Amy Korner; photo by
Desiree Bascomb

Four county college grads attest to the HLLC’s eye-opening experience. The students all began their journey to HLLC by participating in an admissions process that turns traditional definitions of honors and merit on their heads. The process was “intensive,” recalls Aldo Villarreal of Sayreville, New Jersey, a Middlesex County College (MCC) graduate. Rather than rely solely on test scores and grades, the process involves a unique, collegial, and collaborative approach to identify students whose values and ideologies complement HLLC’s philosophy, mission, and goals. In addition to completion of the application and an essay, the process involves large group interviews, personal interviews, and applicant interactions to help unearth each candidate’s strengths, weaknesses, and uniqueness.

Umar Abare; photo by
Desiree Bascomb

Newark resident Adibempe Elegbeleye said the teamwork required “was eye-opening, in terms of self-identity and sharing your ideas and your life with others” as they worked together.  “I learned that everything is not black or white.”  The criminal justice major is an Essex County College graduate.

At one point during the process, two HLLC faculty members are paired with an applicant. This allows the student and faculty to “really get to know each other,” says Amy Korner, of Woodbridge, New Jersey, another MCC graduate. Once accepted into the HLLC, she felt she already had two colleagues on campus. Compared to a traditional college application process, applying to HLLC was challenging, intense, and exciting, she observes.

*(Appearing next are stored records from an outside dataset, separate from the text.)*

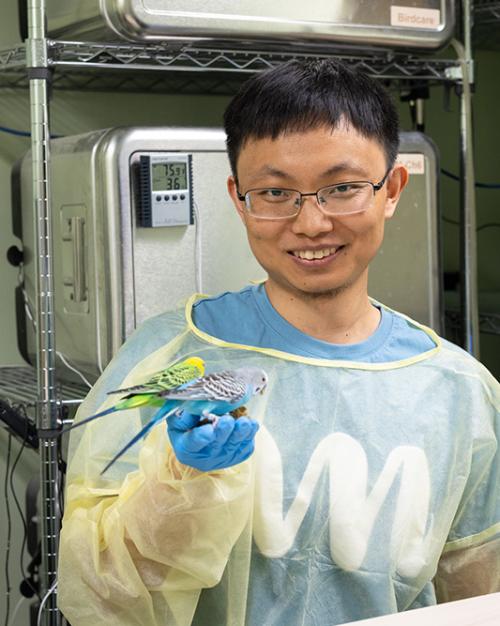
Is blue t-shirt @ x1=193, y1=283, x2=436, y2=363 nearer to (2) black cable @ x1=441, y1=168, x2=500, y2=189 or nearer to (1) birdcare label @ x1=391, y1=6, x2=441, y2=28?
(1) birdcare label @ x1=391, y1=6, x2=441, y2=28

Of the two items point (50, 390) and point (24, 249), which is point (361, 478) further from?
point (24, 249)

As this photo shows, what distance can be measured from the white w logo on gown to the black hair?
0.39 metres

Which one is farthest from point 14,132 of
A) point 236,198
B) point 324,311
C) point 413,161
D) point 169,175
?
point 324,311

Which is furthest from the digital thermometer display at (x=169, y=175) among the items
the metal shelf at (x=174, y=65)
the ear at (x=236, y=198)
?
the ear at (x=236, y=198)

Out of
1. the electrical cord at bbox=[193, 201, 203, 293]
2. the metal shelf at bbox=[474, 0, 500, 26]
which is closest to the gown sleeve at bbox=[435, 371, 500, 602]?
the electrical cord at bbox=[193, 201, 203, 293]

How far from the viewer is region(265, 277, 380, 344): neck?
54.5 inches

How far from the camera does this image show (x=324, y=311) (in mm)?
1388

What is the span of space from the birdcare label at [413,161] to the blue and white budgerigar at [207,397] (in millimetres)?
1083

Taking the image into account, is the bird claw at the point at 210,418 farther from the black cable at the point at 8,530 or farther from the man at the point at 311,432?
the black cable at the point at 8,530

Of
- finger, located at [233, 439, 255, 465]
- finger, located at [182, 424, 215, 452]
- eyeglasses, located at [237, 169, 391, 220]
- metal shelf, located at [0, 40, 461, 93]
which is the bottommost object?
finger, located at [233, 439, 255, 465]

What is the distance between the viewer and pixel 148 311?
1.80 metres

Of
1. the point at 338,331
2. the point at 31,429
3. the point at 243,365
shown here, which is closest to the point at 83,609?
the point at 243,365

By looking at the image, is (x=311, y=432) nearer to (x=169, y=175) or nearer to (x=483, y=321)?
(x=169, y=175)

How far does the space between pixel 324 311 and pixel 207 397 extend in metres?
0.45
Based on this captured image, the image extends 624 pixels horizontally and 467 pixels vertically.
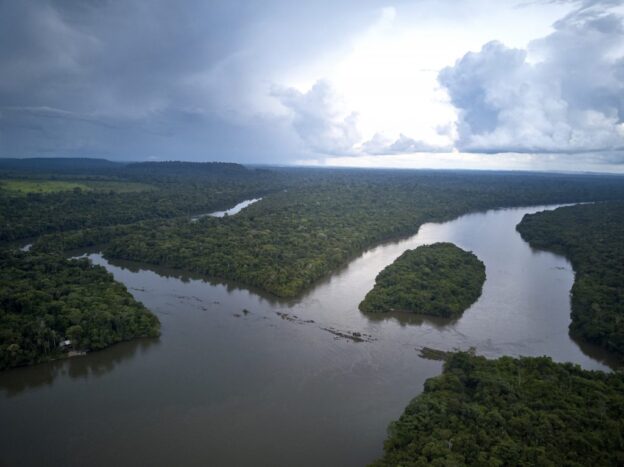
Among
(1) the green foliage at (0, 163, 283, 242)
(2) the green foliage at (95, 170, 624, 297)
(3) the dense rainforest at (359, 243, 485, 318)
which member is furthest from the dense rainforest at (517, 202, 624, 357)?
(1) the green foliage at (0, 163, 283, 242)

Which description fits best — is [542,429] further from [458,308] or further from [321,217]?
[321,217]

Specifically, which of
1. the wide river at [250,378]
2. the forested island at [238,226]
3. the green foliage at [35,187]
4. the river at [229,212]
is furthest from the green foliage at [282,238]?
the green foliage at [35,187]

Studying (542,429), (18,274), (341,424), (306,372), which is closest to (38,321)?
(18,274)

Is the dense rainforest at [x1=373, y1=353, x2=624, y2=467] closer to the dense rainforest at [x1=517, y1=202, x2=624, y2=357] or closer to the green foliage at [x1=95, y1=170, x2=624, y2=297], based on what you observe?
the dense rainforest at [x1=517, y1=202, x2=624, y2=357]

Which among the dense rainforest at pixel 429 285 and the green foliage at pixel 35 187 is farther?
the green foliage at pixel 35 187

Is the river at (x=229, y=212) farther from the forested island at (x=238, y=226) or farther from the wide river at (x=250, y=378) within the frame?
the wide river at (x=250, y=378)

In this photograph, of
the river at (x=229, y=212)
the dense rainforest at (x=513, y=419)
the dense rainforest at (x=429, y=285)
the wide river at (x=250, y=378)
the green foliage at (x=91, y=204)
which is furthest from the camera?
the river at (x=229, y=212)

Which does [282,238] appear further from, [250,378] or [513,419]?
[513,419]
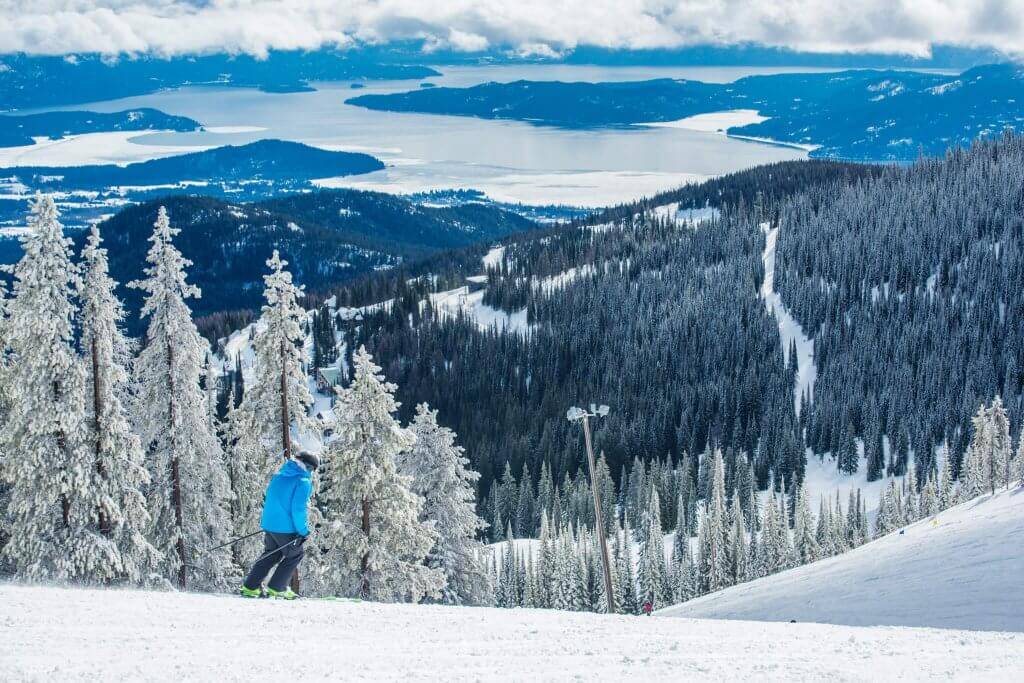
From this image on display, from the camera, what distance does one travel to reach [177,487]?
3259cm

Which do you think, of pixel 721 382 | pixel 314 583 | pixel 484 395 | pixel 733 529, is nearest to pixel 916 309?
pixel 721 382

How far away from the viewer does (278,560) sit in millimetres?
19484

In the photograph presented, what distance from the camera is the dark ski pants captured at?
19234 millimetres

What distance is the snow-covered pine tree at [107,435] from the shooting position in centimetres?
2875

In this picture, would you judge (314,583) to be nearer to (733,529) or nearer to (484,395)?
(733,529)

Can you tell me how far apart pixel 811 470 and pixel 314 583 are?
122 meters

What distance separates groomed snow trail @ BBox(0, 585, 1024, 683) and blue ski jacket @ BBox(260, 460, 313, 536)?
1549mm

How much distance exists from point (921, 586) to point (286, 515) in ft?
65.3

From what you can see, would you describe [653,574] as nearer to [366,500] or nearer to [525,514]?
[525,514]

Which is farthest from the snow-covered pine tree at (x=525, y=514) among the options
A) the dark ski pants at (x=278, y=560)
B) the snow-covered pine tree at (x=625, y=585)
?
the dark ski pants at (x=278, y=560)

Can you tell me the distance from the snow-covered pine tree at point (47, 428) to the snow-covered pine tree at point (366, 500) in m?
7.73

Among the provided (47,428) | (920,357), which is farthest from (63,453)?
(920,357)

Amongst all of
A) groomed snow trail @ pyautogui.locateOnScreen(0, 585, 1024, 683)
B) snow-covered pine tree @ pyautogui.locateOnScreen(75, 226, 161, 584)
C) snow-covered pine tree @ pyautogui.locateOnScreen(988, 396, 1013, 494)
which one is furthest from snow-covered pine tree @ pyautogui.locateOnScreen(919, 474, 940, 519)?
snow-covered pine tree @ pyautogui.locateOnScreen(75, 226, 161, 584)

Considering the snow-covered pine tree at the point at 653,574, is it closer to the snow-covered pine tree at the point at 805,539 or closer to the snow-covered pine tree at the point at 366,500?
the snow-covered pine tree at the point at 805,539
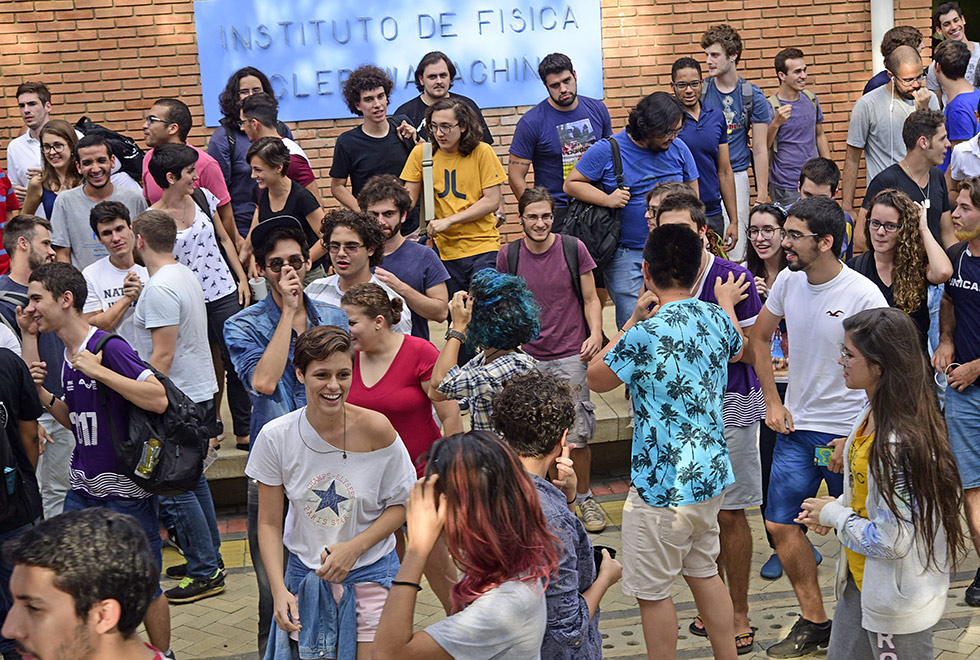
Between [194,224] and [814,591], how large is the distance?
4.21m

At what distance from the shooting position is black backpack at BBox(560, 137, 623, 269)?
23.7 ft

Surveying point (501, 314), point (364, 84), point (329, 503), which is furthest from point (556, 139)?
point (329, 503)

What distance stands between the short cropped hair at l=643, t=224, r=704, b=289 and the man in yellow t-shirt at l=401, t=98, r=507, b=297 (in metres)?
2.87

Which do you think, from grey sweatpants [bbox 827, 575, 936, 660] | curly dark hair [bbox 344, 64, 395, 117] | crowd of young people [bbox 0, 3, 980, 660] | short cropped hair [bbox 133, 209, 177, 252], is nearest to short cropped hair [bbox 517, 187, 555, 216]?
crowd of young people [bbox 0, 3, 980, 660]

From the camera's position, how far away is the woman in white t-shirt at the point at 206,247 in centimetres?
691

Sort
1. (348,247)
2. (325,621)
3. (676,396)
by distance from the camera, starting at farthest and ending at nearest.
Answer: (348,247) → (676,396) → (325,621)

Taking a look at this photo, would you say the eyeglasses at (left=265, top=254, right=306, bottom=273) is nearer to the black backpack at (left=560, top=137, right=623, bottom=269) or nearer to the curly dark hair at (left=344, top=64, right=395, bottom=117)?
the black backpack at (left=560, top=137, right=623, bottom=269)

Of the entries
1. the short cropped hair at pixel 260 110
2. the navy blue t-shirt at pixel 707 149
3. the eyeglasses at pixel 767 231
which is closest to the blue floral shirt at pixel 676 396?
the eyeglasses at pixel 767 231

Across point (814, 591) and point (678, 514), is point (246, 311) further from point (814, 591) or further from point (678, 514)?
point (814, 591)

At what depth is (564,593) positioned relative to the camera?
325 centimetres

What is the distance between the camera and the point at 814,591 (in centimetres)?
522

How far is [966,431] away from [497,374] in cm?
258

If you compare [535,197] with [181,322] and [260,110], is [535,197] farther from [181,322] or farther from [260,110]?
[260,110]

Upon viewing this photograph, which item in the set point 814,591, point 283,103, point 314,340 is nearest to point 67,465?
point 314,340
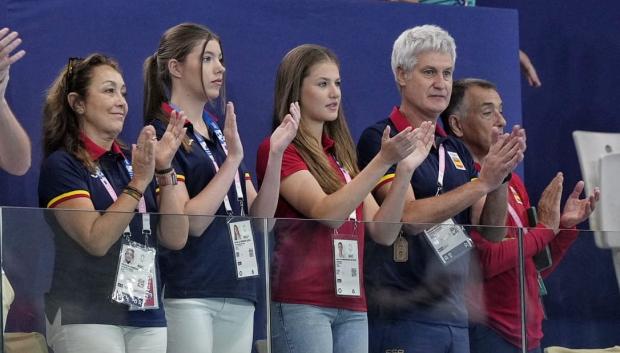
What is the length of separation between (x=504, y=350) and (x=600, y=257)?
0.49 metres

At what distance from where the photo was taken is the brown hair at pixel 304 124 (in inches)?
171

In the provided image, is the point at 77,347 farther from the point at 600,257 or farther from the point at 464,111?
the point at 464,111

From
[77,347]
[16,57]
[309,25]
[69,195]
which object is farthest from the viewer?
[309,25]

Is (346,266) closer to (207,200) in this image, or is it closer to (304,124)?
(207,200)

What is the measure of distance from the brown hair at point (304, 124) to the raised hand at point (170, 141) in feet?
1.57

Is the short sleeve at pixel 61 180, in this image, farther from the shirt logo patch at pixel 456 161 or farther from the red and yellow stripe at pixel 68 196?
the shirt logo patch at pixel 456 161

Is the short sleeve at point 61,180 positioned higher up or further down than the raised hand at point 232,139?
further down

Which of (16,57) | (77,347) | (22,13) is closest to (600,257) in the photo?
(77,347)

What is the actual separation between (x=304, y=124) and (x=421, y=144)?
0.43 m

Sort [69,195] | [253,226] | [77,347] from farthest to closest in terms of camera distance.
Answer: [69,195] → [253,226] → [77,347]

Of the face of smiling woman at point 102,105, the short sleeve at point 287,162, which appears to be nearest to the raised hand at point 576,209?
the short sleeve at point 287,162

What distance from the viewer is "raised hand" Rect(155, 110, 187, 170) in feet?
13.0

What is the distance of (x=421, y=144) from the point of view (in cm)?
435

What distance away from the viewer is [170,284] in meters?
3.47
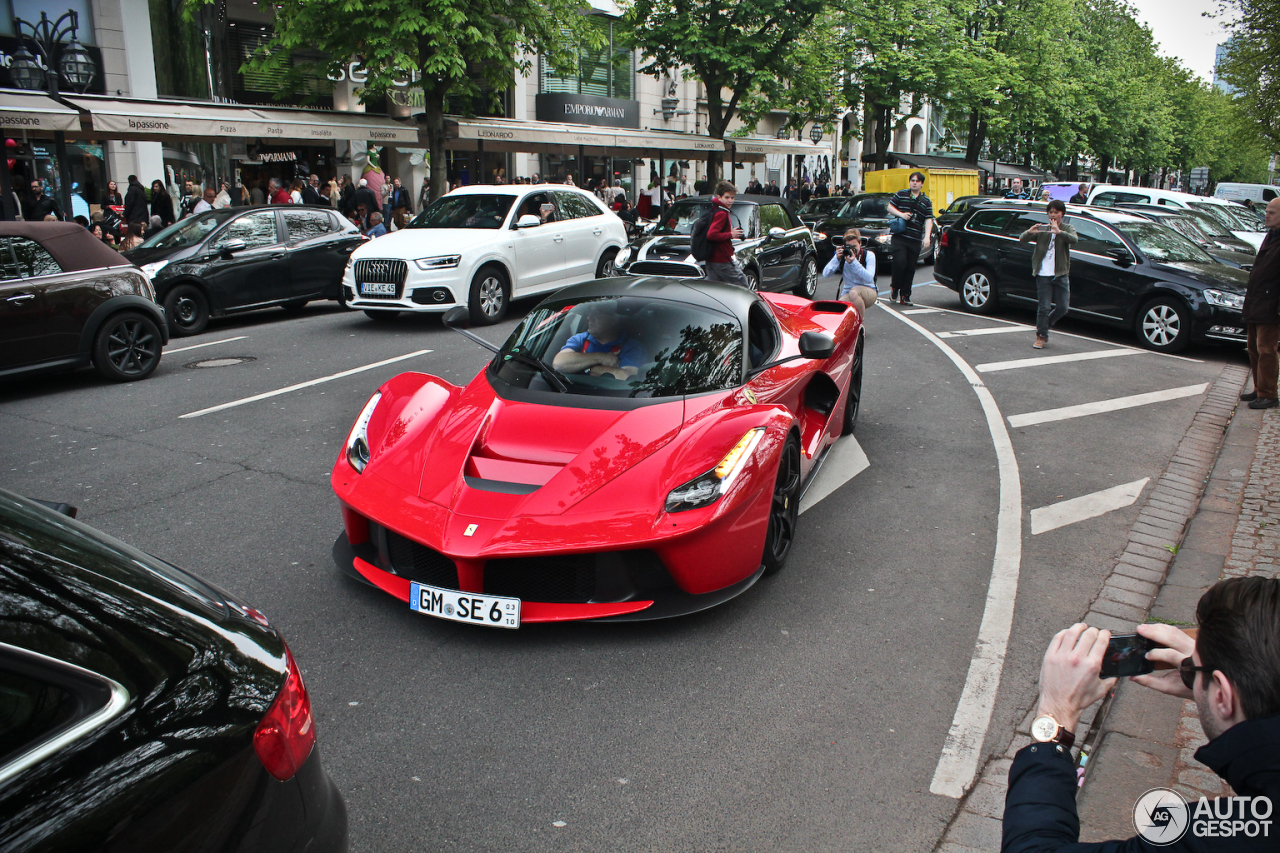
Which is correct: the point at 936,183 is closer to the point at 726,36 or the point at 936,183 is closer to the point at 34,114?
the point at 726,36

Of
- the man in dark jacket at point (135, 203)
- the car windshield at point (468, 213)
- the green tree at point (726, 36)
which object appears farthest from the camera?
the green tree at point (726, 36)

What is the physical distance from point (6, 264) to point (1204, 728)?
394 inches

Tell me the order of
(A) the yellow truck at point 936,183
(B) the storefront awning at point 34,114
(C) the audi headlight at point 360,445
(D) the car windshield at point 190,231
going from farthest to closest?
(A) the yellow truck at point 936,183 → (B) the storefront awning at point 34,114 → (D) the car windshield at point 190,231 → (C) the audi headlight at point 360,445

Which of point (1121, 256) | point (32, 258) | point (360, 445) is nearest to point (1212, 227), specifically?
point (1121, 256)

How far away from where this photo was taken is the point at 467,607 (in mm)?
4047

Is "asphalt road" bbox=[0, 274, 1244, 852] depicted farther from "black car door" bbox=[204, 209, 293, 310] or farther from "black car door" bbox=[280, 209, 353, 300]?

All HLLC students get to interact and work with students from across academic disciplines and schools within RU-N, as well as students who reflect the campus’s status as the nation’s most diverse national university. For instance, graphics major Villareal resides in Talbott Apartments with accounting major Korner. Another county college graduate living in Talbott, Umar Abare, is a biology major and a native of Newark who graduated from Union County College; his sights are set on a career in medicine. Elegbeleye, meanwhile, is an international student from Nigeria eager to use her degree to be a government leader back home.

The opportunity to learn how to be a leader and transform communities was one of the main HLLC attractions for all four. Elegbeleye plans to “fight for democracy in the entire continent and become a change agent” when she returns home. Abare wants to apply what he learns about social justice and change to his planned career in community-centered medical care. “I want to be able to look at the world as a patient with a disease to be cured, and to find that cure,” he says. Villarreal’s goal is to “learn to resist and do the best I can for my community and myself,” while Korner sees herself using what she learns through HLLC to effectively help people achieve peaceful, meaningful change in their communities.

Since this is only the second year of HLLC, each is eager to prove themselves, and in the process, to prove that HLLC’s bold approach is the right one. “By performing well, we will change the whole concept of honors and opportunity,” says Abare. “Just by being part of such a revolutionary concept, I am already changing the world.”